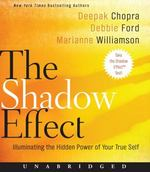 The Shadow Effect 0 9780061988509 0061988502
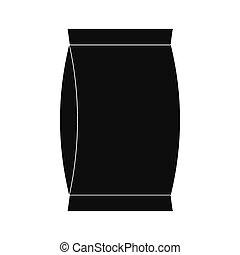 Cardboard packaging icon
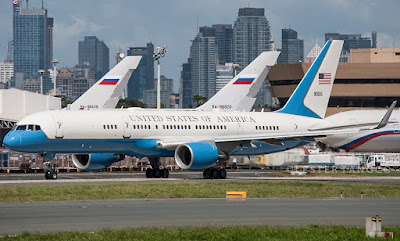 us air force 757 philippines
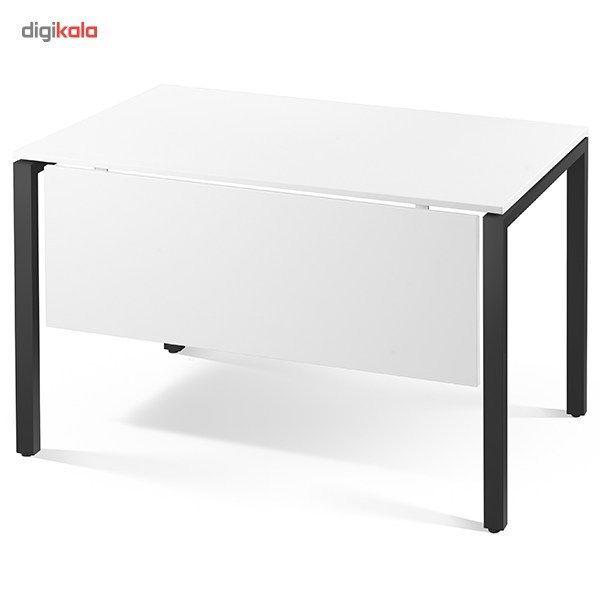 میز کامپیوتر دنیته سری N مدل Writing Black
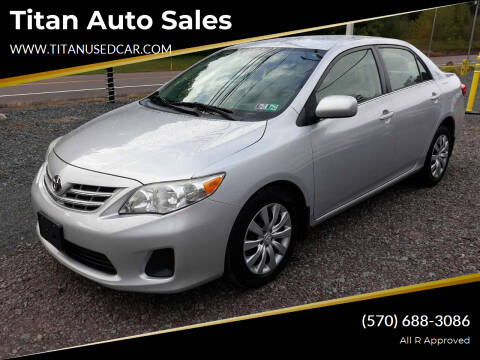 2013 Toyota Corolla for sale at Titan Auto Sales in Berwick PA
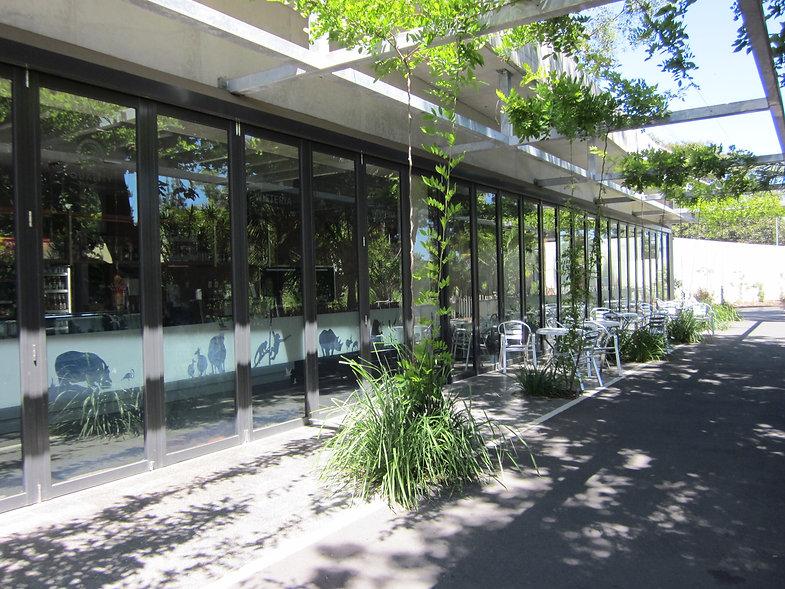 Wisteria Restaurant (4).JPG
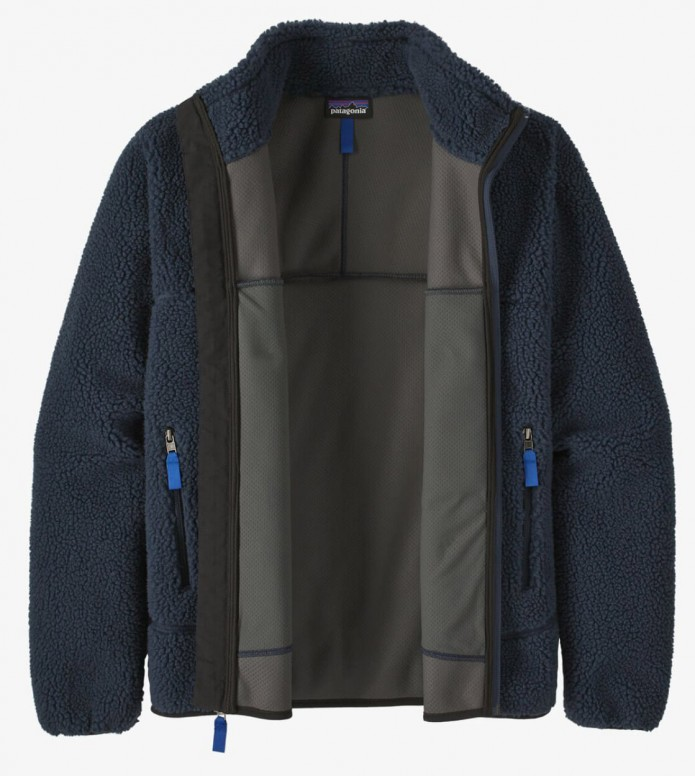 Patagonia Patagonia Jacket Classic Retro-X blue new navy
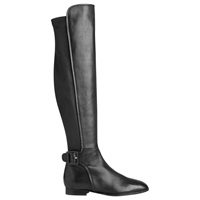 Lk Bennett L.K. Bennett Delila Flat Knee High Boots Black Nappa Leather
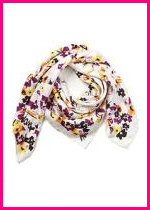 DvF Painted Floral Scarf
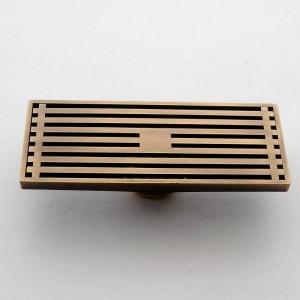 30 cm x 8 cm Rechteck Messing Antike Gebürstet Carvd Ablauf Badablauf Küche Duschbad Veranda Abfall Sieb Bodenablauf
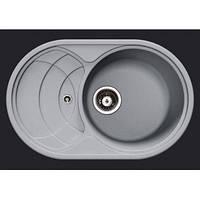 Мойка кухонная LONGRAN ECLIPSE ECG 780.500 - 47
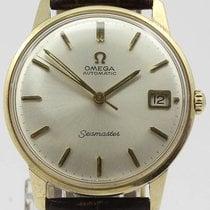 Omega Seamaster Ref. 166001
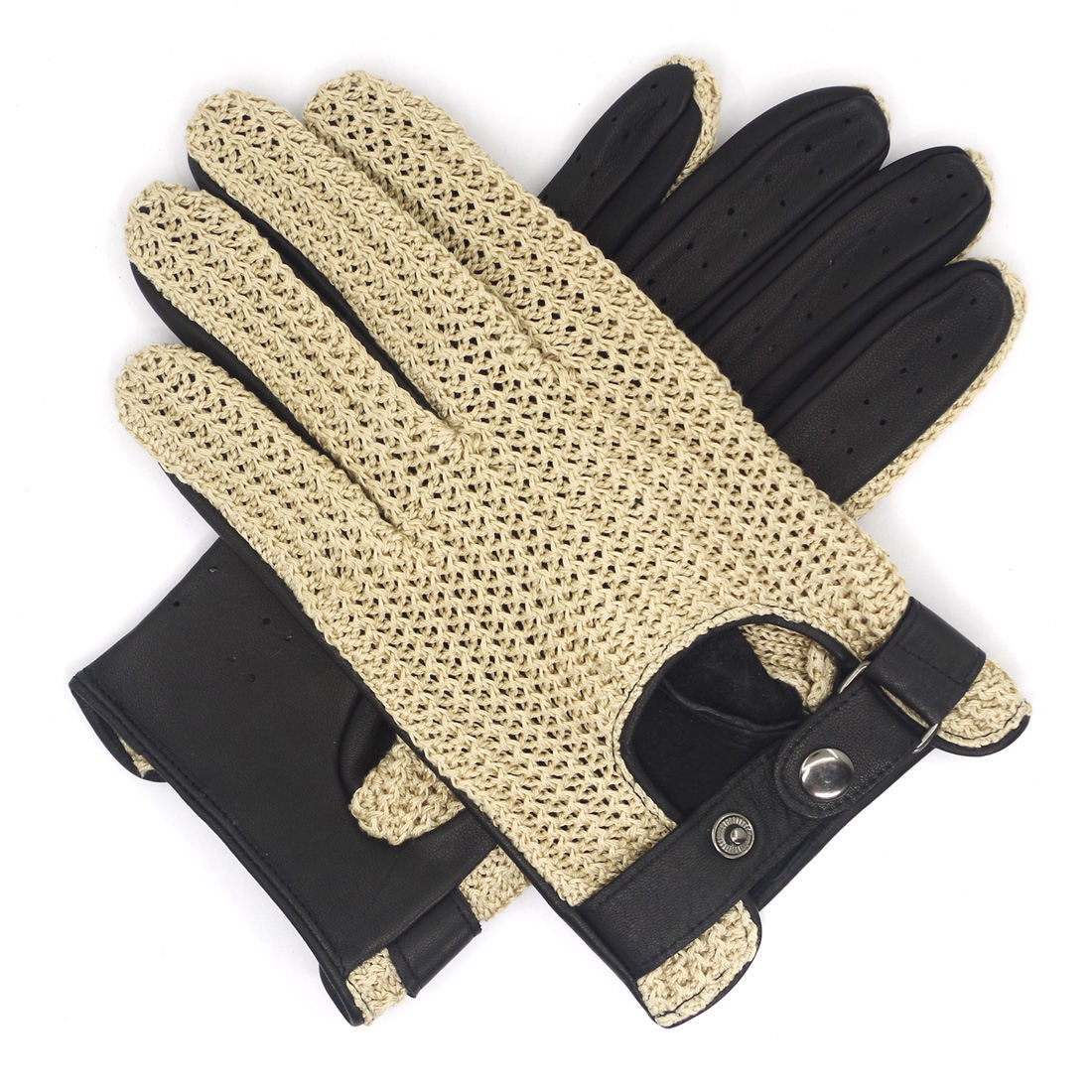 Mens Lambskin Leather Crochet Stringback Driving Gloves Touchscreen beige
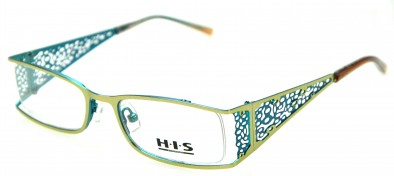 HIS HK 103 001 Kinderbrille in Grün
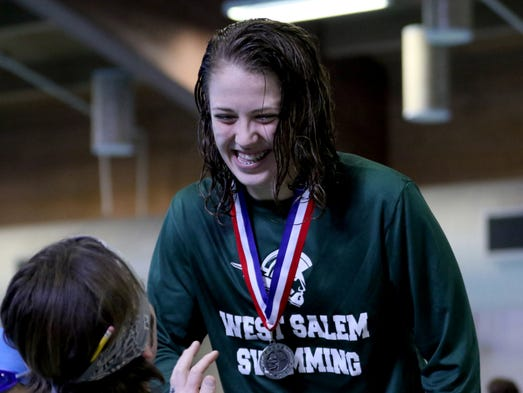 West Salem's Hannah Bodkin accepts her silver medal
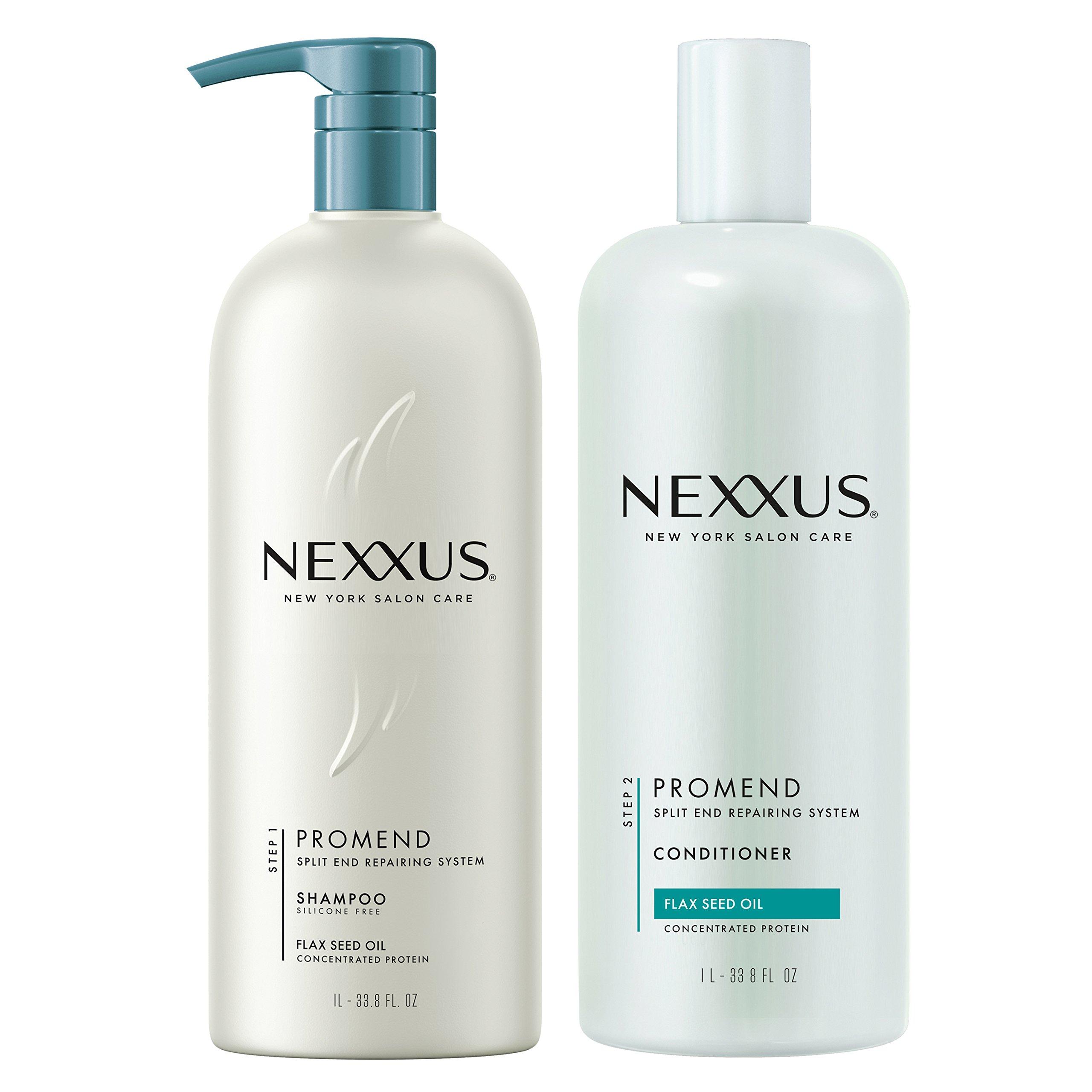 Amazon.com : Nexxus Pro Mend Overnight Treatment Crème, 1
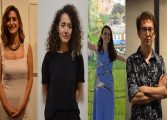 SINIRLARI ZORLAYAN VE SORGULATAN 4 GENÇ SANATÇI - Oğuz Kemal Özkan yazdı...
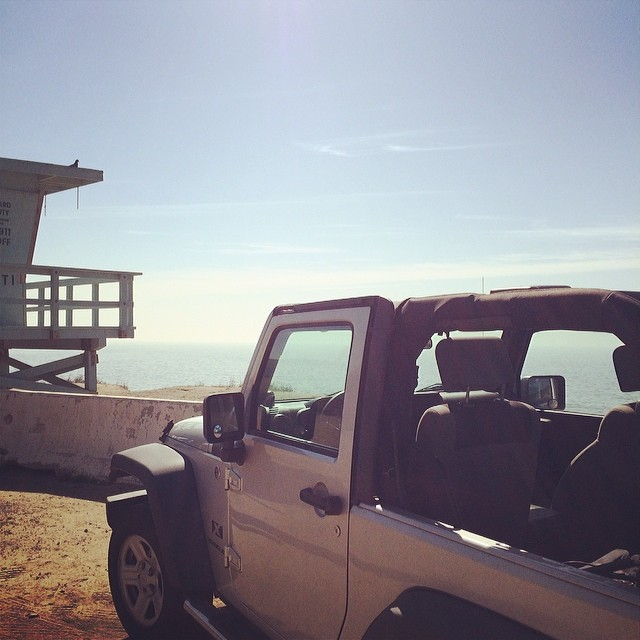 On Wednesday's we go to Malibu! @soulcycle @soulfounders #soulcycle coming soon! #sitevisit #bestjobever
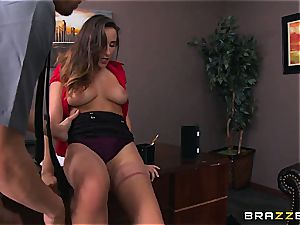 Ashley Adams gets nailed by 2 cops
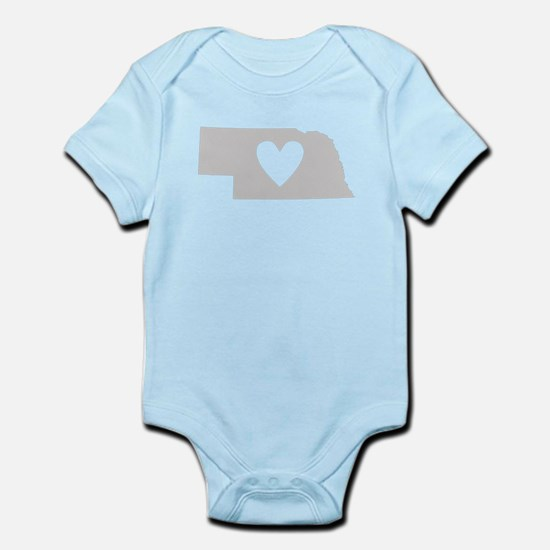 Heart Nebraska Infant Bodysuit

---------------

Every line from the one containing "On Wednesday's we" to the final line of the records must be transcribed exactly, both ends included, with the pictures left out.

▸ **Answer**
 On Wednesday's we go to Malibu! @soulcycle @soulfounders #soulcycle coming soon! #sitevisit #bestjobever
 Ashley Adams gets nailed by 2 cops
 Heart Nebraska Infant Bodysuit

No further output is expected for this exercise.